Mode of accretion and core-mantle differentiation

Previous studies have suggested that the C, N, and S budgets of the BSE cannot be satisfied via traditional single- or multi-stage core formation models (1–3, 12, 24). Earth’s core can contain up to 2 wt % S (28); however, the effect of S in the core-forming alloy on the ${\mathit{D}}_{\mathrm{N}}^{\text{alloy}/\text{silicate}}$ was hitherto unknown. Combining the negligible effects of low S in the alloy from this study and high P-T constraints on the ${\mathit{D}}_{\mathrm{N}}^{\text{alloy}/\text{silicate}}$ from this study and from a previous study (29) and the parameterization of the ${\mathit{D}}_{\mathrm{C}}^{\text{alloy}/\text{silicate}}$ (fig. S5 and Eq. 4) and ${\mathit{D}}_{\mathrm{S}}^{\text{alloy}/\text{silicate}}$ (30) relevant for an average single-stage core formation in Earth [e.g., P = 50 GPa and T = 4000 K (31)], this study reaffirms that the availability of C-N-S via ~1.5 wt % of present-day Earth’s mass of CI-chondritic material (32) during a single-stage core formation on Earth cannot explain the C-N-S abundances in the present-day BSE (fig. S6A). Varying the degree of alloy-silicate equilibration and the loss of an early atmosphere do not change this conclusion (fig. S6, A and B; see Materials and Methods for details).

On the other hand, for a planetary embryo with a core-forming alloy that can have much higher S contents than the postulated S content of Earth’s core of ~2 wt %, the superchondritic C/N ratio in its silicate reservoir can be attained either via a C-undersaturated core, if ${\mathit{D}}_{\mathrm{C}}^{\text{alloy}/\text{silicate}}$ < ${\mathit{D}}_{\mathrm{N}}^{\text{alloy}/\text{silicate}}$, or via a C-saturated core, if ${\mathit{D}}_{\mathrm{C}}^{\text{alloy}/\text{silicate}}$ > ${\mathit{D}}_{\mathrm{N}}^{\text{alloy}/\text{silicate}}$. If the C solubility in the alloy melt (C_solubility) is less than the C concentration in the alloy based on the ${\mathit{D}}_{\mathrm{C}}^{\text{alloy}/\text{silicate}}$ (C_calculated), then the C_solubility along with the ${\mathit{D}}_{\mathrm{C}}^{\text{alloy}/\text{silicate}}$, sets the C content in the alloy (C_alloy), and the excess C contributes to the silicate MO of the planetary embryo.

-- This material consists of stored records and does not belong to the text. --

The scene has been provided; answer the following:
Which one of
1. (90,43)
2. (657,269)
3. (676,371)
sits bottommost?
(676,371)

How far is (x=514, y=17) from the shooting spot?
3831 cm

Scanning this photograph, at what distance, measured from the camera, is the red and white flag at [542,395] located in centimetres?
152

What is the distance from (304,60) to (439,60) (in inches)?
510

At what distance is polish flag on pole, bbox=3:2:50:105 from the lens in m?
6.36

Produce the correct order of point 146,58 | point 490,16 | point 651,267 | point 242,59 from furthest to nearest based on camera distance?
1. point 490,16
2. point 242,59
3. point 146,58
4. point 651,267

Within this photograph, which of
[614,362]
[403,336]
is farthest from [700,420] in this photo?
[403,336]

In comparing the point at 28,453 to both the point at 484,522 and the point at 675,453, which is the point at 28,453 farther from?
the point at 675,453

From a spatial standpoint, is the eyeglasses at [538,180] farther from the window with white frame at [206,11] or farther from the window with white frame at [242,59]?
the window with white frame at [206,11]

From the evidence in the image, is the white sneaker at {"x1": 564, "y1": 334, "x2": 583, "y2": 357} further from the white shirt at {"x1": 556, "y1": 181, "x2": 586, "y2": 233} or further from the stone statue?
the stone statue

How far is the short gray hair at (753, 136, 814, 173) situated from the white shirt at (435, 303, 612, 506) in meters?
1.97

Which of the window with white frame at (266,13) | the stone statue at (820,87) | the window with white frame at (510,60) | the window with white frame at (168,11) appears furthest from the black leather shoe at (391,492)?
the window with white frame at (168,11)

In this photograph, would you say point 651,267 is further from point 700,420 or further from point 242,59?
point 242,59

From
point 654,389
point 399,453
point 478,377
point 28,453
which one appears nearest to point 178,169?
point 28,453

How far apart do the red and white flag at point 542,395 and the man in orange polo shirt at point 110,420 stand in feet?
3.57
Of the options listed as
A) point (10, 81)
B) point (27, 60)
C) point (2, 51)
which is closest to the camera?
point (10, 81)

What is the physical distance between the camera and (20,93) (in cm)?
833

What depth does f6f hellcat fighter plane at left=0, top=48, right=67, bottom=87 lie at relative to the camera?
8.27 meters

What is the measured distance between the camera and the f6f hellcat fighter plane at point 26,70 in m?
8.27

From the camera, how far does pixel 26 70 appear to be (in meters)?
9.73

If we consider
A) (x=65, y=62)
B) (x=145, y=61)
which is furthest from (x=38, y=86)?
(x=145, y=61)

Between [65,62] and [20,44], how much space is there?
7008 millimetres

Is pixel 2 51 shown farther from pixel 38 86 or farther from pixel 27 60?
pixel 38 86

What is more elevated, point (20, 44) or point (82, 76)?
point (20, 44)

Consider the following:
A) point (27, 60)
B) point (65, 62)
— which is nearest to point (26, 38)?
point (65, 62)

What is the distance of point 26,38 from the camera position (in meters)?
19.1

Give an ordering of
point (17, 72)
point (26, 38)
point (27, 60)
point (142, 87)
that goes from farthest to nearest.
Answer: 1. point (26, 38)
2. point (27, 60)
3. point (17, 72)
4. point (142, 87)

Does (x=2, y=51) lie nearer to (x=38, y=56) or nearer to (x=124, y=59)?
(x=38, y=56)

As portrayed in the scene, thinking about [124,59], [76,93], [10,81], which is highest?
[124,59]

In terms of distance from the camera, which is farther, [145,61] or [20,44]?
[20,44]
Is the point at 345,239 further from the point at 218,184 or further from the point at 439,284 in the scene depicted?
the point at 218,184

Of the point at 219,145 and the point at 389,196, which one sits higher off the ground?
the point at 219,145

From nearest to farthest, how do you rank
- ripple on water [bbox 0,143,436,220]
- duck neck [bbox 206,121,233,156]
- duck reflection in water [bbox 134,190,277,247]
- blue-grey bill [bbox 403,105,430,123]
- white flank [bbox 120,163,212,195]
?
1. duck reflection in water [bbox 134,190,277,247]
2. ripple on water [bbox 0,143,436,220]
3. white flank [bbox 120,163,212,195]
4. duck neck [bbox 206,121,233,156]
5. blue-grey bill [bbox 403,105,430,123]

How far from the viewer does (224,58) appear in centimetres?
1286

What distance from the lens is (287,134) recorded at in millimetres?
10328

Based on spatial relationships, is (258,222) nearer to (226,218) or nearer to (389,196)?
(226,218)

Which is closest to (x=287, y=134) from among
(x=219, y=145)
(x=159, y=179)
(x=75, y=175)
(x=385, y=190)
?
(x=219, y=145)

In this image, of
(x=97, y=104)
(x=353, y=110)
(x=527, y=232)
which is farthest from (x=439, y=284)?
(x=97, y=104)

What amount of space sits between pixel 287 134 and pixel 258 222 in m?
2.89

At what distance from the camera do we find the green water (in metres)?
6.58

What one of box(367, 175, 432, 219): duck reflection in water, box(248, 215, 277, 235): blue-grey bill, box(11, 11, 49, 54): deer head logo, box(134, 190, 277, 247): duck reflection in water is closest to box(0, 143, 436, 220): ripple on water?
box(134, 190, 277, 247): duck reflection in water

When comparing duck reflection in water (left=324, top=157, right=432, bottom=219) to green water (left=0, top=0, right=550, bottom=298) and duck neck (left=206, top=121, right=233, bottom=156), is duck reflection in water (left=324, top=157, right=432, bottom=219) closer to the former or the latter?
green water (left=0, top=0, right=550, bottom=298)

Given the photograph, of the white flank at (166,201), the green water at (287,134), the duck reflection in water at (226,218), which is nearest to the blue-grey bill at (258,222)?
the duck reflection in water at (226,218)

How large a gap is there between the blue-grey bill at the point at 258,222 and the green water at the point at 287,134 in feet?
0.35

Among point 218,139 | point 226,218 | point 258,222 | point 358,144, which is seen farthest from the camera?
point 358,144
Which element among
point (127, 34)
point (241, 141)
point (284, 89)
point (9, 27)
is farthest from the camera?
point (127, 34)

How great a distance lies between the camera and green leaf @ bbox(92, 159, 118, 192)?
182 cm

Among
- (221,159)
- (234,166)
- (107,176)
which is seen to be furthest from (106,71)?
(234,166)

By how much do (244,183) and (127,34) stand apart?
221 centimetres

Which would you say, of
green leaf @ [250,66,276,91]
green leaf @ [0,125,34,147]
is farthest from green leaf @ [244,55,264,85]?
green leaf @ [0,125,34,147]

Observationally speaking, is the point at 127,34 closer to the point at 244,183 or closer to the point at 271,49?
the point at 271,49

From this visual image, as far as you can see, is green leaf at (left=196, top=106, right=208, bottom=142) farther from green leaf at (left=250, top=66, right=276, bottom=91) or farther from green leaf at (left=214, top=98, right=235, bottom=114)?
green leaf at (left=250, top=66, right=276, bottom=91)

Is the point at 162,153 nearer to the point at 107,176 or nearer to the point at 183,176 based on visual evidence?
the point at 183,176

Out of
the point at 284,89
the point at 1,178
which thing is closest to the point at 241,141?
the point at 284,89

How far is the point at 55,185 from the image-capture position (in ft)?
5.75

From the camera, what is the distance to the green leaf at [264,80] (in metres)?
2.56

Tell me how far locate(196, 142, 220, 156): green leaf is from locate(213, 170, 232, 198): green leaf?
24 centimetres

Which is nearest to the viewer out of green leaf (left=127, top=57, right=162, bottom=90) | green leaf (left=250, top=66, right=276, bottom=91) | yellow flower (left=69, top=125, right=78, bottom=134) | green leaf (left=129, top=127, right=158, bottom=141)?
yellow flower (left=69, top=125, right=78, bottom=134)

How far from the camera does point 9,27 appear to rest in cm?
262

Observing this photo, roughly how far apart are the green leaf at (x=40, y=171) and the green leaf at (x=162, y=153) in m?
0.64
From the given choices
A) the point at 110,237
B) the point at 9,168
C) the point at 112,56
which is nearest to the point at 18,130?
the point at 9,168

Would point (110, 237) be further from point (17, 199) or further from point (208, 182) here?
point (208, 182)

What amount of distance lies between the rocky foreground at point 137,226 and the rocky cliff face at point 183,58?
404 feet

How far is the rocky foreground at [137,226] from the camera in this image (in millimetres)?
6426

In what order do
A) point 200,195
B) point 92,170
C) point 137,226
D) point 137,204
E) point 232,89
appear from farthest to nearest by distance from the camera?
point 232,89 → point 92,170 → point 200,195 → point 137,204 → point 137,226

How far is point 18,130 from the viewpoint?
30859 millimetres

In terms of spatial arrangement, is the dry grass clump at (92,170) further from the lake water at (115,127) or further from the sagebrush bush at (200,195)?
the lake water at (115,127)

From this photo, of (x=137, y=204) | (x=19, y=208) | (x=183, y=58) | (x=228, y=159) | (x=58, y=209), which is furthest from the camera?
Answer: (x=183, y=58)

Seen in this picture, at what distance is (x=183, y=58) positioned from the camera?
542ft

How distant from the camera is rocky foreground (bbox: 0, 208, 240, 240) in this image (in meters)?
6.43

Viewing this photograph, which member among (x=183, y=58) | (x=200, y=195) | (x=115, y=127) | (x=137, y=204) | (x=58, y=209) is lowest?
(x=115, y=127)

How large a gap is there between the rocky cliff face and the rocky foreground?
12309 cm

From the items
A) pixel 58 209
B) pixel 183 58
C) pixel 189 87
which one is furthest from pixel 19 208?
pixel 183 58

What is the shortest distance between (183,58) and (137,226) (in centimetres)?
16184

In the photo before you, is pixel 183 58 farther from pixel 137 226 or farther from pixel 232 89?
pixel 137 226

For example, for a bulk C content of 1 wt %, ${\mathit{D}}_{\mathrm{C}}^{\text{alloy}/\text{silicate}}$ = 100, and alloy/silicate ratio = 0.5, mass balance calculations would yield a C content of the alloy core (C_calculated) of ~2.9 wt %. However, if the C_solubility is 1 wt % under those conditions, then the C_alloy would be fixed at 1 wt % and the excess C would be added into the silicate reservoir of the planetary embryo. However, this is an example calculation and only shows that a planetary embryo with a S-rich core. could potentially achieve a superchondritic C/N ratio in its silicate fraction during core-MO equilibration. Once such a superchondritic C/N ratio is achieved via the formation of a S-rich core, it can be elevated further in the embryo’s MO via the loss of an early overlying atmosphere, because at the fO₂ conditions considered for differentiation here, N is less soluble than C in the silicate MO [e.g., (1)], but the effects of such an atmospheric loss scenario for the embryo is not quantified further in our study. The question is, however, whether a planetary body with a S-rich core could be responsible for delivering the volatiles to Earth in the right proportions and what the composition, size, and structure of such a body are.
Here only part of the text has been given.